元本保証に注意!蔓延する投資詐欺について解説します。

1 投資詐欺のやり口

いろいろな手口がありますが、インターネット上でよくみるオーソドックスなやり口としては、「一口●●万円を投資してもらえれば、毎月●%のリターンを確約します。元本保証しますので損することは絶対にありません。1年後には1口が●●●円になります。残りあと●口だけの募集です。」というような内容で募集をかけ、投資をすると最初の数回配当をし、その後音信不通になるというものです。
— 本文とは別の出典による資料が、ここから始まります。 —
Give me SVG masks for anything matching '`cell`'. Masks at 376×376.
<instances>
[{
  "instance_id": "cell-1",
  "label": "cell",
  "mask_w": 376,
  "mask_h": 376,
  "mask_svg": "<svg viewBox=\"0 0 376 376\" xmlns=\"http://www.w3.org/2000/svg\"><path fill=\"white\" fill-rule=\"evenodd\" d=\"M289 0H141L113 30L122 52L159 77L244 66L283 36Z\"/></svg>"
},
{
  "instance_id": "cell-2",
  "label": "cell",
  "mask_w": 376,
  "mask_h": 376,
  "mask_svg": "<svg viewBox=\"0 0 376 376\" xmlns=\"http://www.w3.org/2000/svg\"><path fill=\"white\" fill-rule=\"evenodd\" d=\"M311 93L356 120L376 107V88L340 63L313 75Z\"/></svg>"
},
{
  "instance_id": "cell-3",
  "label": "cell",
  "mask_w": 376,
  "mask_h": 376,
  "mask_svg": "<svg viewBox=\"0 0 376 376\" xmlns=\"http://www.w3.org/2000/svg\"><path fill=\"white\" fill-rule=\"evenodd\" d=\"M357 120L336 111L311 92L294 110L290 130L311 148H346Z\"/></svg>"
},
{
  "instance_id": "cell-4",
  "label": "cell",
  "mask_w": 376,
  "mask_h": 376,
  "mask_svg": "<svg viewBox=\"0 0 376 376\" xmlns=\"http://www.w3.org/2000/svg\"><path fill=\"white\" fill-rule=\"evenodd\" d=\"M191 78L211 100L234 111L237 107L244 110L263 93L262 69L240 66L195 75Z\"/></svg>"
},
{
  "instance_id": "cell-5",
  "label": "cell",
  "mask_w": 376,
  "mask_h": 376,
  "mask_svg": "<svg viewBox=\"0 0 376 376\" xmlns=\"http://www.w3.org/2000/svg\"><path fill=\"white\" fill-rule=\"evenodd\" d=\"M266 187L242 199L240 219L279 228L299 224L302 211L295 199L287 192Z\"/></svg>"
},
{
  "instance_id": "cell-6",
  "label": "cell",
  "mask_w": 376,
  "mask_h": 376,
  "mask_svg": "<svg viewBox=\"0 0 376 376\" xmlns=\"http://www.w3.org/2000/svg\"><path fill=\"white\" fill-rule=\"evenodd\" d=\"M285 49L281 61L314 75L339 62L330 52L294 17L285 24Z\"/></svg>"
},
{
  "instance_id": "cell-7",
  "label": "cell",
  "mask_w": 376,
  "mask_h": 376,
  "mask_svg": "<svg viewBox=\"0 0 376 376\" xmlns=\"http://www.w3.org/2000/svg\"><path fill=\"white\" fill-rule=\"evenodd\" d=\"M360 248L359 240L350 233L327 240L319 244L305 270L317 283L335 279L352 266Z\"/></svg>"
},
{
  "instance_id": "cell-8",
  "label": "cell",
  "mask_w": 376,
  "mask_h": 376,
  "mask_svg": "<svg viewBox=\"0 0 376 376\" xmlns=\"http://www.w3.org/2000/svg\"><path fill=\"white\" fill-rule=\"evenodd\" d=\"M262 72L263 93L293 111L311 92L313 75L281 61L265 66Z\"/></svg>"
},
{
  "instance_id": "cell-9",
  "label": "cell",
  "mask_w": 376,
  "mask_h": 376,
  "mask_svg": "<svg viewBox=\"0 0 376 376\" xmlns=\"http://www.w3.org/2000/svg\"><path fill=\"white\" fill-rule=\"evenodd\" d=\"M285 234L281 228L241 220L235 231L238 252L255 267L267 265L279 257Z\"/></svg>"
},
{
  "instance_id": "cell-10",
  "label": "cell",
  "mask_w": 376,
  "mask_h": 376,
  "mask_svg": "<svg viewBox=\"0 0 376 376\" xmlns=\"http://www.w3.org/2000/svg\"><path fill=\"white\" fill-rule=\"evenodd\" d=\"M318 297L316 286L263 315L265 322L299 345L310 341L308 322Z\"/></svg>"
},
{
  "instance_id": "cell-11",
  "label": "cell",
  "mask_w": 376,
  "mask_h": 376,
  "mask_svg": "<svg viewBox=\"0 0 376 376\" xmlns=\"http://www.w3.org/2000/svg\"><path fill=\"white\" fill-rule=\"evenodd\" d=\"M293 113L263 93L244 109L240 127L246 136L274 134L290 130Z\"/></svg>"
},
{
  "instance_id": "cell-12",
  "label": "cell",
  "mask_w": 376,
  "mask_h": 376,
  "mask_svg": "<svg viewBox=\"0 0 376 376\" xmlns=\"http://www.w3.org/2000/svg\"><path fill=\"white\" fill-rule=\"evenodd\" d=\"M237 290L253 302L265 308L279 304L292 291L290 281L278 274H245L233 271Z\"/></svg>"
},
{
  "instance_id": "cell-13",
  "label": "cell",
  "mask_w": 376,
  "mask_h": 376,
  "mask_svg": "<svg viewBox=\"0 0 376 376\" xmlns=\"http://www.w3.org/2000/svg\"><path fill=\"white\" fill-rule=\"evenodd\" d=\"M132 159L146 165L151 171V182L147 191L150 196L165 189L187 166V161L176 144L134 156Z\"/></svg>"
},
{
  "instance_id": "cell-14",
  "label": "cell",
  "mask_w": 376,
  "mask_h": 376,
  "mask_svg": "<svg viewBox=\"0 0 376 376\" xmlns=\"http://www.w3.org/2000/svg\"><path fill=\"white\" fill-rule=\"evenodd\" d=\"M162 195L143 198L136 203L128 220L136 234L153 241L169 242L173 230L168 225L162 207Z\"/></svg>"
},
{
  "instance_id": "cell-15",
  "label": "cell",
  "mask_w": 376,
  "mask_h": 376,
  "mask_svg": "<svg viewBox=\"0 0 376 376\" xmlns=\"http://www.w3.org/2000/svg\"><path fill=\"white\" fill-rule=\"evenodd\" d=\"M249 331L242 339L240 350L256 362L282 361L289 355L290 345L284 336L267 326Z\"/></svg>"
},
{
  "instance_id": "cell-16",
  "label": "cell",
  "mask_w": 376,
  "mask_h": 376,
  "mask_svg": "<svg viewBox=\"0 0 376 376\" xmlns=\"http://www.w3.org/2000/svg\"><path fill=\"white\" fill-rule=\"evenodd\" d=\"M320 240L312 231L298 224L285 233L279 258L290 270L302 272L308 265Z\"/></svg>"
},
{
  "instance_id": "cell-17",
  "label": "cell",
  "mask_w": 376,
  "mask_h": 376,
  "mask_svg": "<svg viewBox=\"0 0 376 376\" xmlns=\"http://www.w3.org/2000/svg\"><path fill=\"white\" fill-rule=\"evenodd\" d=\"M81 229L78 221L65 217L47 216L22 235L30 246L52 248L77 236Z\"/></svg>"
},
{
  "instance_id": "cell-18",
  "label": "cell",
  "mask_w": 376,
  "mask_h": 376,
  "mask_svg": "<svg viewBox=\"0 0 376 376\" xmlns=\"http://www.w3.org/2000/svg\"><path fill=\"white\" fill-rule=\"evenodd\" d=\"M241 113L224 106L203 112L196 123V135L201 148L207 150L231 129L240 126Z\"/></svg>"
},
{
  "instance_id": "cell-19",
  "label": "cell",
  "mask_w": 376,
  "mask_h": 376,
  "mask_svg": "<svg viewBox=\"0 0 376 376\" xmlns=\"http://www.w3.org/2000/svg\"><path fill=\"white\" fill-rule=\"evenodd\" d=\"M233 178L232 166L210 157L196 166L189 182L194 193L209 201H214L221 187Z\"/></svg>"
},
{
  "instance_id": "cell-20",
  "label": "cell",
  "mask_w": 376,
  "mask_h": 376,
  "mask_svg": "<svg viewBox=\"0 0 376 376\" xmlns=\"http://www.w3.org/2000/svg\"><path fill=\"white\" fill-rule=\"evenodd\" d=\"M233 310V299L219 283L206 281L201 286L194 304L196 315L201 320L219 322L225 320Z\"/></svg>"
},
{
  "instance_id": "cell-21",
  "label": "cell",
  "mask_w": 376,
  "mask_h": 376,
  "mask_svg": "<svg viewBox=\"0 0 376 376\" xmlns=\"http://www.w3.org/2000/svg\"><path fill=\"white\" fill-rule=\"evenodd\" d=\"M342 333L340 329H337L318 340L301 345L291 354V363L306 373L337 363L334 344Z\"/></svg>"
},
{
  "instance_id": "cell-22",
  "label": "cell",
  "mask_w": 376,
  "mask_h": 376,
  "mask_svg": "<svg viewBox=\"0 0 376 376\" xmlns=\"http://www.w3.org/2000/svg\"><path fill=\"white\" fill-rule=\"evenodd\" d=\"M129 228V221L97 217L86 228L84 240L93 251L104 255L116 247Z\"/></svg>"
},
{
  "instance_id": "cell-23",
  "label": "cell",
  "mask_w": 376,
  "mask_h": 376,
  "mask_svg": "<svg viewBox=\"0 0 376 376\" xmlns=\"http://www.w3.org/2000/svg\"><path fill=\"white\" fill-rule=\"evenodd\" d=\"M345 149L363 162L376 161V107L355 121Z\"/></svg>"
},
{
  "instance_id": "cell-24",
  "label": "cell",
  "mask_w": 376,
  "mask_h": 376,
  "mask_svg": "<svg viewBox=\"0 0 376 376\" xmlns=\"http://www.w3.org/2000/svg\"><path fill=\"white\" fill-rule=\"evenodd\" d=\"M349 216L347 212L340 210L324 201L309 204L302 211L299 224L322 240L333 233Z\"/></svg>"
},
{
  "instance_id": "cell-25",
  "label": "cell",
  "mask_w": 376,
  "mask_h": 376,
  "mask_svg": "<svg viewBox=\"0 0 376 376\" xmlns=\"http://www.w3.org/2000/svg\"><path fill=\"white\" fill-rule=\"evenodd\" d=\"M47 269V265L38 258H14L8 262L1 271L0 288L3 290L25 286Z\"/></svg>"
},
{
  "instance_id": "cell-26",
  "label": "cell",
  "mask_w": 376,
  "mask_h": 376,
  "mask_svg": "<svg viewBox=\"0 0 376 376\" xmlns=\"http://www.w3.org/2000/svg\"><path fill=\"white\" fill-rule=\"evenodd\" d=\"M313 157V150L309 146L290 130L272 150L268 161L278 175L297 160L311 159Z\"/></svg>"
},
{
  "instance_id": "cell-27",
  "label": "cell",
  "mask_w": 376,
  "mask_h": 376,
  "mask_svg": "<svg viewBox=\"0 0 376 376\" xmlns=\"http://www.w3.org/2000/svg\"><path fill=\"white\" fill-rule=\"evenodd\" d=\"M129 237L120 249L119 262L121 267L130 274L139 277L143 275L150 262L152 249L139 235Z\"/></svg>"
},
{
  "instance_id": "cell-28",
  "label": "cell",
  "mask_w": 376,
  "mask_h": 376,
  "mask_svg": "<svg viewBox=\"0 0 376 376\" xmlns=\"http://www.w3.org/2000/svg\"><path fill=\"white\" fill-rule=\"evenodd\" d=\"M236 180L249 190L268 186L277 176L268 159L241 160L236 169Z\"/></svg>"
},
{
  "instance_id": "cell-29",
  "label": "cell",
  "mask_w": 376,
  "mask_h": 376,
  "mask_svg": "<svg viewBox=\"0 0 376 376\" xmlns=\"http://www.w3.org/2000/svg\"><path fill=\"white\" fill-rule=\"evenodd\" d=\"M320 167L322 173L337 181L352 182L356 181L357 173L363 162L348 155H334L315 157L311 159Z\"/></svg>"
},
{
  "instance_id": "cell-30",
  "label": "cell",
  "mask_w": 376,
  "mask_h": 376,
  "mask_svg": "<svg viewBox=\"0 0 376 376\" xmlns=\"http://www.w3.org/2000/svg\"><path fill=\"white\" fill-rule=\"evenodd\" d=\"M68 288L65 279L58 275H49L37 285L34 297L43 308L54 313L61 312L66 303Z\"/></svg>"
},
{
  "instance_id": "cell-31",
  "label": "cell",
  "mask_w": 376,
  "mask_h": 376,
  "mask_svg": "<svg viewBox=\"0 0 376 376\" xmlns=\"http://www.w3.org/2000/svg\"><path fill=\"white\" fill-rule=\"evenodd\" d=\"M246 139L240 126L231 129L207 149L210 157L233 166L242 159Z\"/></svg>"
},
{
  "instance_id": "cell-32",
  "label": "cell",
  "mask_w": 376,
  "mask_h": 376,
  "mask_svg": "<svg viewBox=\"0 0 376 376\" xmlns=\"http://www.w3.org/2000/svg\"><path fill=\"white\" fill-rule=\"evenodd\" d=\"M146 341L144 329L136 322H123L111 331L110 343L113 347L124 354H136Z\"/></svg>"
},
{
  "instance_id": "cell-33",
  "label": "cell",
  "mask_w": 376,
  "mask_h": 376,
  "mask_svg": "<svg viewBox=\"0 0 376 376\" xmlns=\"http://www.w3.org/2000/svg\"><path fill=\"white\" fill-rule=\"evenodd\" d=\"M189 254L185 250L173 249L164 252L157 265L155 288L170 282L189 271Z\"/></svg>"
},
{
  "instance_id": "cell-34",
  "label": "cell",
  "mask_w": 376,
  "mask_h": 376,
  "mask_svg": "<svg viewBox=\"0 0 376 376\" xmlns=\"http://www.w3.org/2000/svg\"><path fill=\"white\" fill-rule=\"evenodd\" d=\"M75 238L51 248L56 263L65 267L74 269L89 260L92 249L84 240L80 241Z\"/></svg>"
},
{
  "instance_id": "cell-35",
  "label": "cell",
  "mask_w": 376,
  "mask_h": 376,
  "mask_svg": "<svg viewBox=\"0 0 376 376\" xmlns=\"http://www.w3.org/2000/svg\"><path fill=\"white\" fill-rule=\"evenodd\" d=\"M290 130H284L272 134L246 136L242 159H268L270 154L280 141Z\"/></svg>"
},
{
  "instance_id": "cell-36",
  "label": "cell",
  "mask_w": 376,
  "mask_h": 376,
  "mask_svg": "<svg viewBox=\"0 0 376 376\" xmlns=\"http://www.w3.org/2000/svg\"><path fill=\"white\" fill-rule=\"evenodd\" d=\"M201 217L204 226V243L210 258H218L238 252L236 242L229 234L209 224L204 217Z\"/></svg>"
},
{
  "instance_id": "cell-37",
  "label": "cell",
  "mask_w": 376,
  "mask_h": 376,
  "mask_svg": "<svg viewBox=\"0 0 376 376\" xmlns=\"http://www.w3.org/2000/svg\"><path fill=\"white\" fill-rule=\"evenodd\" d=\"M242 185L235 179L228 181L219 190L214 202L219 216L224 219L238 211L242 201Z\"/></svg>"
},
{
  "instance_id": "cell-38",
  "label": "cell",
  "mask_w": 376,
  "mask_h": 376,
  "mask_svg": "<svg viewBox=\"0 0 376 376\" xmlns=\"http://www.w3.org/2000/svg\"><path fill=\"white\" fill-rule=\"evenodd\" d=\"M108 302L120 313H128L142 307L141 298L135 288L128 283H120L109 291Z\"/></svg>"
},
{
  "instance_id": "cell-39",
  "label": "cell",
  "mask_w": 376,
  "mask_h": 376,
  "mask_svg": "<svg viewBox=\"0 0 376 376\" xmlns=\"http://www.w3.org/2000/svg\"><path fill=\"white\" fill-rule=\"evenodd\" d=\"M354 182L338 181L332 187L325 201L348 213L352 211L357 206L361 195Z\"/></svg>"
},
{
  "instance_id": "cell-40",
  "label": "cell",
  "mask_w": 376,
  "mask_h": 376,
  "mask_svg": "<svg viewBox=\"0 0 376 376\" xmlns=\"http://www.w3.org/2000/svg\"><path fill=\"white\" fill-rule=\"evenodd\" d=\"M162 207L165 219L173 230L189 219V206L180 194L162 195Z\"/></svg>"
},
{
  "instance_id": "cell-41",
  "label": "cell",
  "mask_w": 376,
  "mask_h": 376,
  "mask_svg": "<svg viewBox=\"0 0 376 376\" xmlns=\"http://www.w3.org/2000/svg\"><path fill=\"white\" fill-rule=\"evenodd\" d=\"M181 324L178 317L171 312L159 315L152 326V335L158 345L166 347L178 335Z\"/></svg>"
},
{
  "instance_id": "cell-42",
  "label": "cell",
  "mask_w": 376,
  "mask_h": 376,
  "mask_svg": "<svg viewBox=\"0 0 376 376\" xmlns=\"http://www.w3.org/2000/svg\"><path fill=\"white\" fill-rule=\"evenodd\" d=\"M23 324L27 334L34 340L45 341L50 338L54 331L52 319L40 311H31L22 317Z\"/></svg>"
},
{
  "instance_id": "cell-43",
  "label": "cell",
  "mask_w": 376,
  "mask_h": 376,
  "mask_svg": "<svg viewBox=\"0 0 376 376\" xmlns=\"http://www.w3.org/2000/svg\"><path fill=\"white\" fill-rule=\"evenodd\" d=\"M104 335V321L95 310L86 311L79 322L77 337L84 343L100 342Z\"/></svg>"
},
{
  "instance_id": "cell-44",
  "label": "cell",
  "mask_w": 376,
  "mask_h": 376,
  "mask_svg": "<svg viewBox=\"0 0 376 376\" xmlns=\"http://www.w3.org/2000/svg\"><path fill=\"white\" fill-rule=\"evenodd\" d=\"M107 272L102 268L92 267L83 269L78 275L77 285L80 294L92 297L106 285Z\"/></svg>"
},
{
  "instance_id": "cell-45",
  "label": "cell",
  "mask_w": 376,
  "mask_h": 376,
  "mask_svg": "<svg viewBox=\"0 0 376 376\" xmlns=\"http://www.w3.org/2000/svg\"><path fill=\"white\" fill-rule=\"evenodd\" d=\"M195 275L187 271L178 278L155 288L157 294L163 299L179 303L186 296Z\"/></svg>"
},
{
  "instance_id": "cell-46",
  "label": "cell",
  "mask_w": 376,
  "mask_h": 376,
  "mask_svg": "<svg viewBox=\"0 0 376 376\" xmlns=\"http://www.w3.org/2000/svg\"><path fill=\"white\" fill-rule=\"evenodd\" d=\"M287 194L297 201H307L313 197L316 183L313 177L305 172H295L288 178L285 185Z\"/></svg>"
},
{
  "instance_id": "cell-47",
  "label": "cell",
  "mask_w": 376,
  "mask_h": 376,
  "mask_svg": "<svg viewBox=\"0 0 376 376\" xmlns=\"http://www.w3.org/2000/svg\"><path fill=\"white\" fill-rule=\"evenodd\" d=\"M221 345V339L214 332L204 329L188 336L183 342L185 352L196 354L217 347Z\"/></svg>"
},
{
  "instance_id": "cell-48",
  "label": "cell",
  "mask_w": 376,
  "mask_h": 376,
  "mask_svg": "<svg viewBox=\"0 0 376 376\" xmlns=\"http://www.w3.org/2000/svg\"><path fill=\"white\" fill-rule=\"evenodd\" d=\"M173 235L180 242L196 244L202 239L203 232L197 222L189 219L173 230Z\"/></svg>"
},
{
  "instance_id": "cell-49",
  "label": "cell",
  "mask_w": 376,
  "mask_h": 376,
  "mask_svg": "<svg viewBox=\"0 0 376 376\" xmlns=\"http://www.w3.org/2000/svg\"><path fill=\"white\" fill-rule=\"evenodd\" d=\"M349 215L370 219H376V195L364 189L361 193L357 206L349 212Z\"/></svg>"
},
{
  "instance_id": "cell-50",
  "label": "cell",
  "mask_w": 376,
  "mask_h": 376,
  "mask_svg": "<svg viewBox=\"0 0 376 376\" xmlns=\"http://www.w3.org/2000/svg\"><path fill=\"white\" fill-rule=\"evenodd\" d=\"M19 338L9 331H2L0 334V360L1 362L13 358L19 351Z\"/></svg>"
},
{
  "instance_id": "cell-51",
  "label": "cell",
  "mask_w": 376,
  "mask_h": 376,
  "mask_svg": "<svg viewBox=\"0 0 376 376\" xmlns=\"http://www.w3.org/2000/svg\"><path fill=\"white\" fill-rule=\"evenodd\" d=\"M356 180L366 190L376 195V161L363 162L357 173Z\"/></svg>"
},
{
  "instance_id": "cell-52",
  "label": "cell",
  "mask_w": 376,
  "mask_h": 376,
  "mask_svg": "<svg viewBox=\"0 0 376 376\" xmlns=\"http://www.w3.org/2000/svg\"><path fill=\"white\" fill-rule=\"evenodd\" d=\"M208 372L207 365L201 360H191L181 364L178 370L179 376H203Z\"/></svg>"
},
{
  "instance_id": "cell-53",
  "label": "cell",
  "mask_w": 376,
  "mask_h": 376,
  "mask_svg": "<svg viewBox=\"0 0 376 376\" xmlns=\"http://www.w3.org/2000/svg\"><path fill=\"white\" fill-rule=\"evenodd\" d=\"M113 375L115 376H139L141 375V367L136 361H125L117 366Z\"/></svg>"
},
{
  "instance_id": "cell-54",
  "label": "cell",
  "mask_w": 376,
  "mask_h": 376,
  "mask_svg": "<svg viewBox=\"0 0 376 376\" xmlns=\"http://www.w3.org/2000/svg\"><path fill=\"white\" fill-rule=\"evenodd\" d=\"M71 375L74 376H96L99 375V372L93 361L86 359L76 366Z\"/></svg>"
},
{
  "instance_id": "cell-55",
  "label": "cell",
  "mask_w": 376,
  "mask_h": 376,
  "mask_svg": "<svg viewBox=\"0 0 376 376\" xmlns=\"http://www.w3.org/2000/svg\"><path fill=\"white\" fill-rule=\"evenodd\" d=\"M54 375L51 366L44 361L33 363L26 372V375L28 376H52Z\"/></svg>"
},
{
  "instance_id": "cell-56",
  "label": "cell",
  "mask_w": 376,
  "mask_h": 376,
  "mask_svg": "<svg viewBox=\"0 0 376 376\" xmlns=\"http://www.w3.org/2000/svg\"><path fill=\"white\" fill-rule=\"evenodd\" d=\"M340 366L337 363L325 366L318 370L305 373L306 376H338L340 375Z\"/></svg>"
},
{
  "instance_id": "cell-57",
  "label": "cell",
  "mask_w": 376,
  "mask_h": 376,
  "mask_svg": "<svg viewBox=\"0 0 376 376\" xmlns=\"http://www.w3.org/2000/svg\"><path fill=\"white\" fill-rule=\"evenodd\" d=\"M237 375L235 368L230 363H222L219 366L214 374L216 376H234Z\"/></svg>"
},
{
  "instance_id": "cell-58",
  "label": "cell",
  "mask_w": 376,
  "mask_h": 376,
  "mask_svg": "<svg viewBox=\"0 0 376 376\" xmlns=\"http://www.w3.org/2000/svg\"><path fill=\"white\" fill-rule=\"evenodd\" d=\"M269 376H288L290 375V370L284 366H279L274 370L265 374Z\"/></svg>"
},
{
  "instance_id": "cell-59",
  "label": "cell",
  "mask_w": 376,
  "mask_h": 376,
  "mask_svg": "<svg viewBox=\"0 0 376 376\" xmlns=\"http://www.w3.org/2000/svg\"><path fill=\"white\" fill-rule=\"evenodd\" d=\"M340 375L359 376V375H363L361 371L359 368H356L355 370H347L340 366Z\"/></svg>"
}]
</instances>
もっと手の込んだ投資詐欺もありますが、いずれにせよ元本保証をすることについては次のような問題があります。

2 投資詐欺の問題点

元本保証については、出資法に違反するという問題があります。出資法を確認してみましょう。

第1条 何人も、不特定且つ多数の者に対し、後日出資の払いもどしとして出資金の全額若しくはこれをこえる金額に相当する金銭を支払うべき旨を明示し、又は暗黙のうちに示して、出資金の受入をしてはならない。

出資の全額払戻しを示して出資金を受け入れてはならないとされています。つまり、元本保証は違法なのです。そして、次の通り刑罰も定められております。

第8条3項 次の各号のいずれかに該当する者は、三年以下の懲役若しくは三百万円以下の罰金に処し、又はこれを併科する。
一 第一条、第二条第一項、第三条又は第四条第一項若しくは第二項の規定に違反した者
このように、元本保証を謳って出資金を受け入れることは犯罪行為であり、決しておこなってはならない行為なのです。

3 元本保証のウソ

この社会において、「確実に儲かる」というのはウソだということはみなさんもおわかりのことでしょう。では、確実に儲けるということはできないのに、元本を保証しながら毎月の配当を用意することを確実におこなうことが果たして可能でしょうか。
答えはノーです。ということは、元本保証を謳っている人は、最初から出資金を返すつもりがないか、元本が返せなくなる可能性を認識しつつ謳っているかのどちらかでしょう。
要するに、元本保証は単に出資法に違反するだけではなく、出資者をだますための宣伝文句であることが多いのです。そのため、みなさんには元本保証という文字を見たら疑ってかかるようにしていただきたいです。

4 騙されないようにするために

騙されないようにするためには、冷静さを保つことが重要です。しかし、そう言うだけであれば簡単ですが、いざ自分が詐欺の対象とされている場合に冷静さを保つのは意外と難しいものです。いつでも冷静さを保てるように、次のことを心掛けていただければと思います。
  • やたらと即断を迫られている場合には1日考えてみる
  • やりとりの内容全体を紙などに書いて見直してみる
  • 「いくら儲かるのか」よりも「いくら分のリスクを負うのか」「そのリスクは自分にとって許容できるリスクか」をみる
  • 発言・記載内容の正確性や会社名など、あらゆる情報について調べる手間を惜しまない
以上です。自分の財産は自分で守らなければなりません。知恵をつけて、冷静さを保つことで騙されないように気をつけたいものです。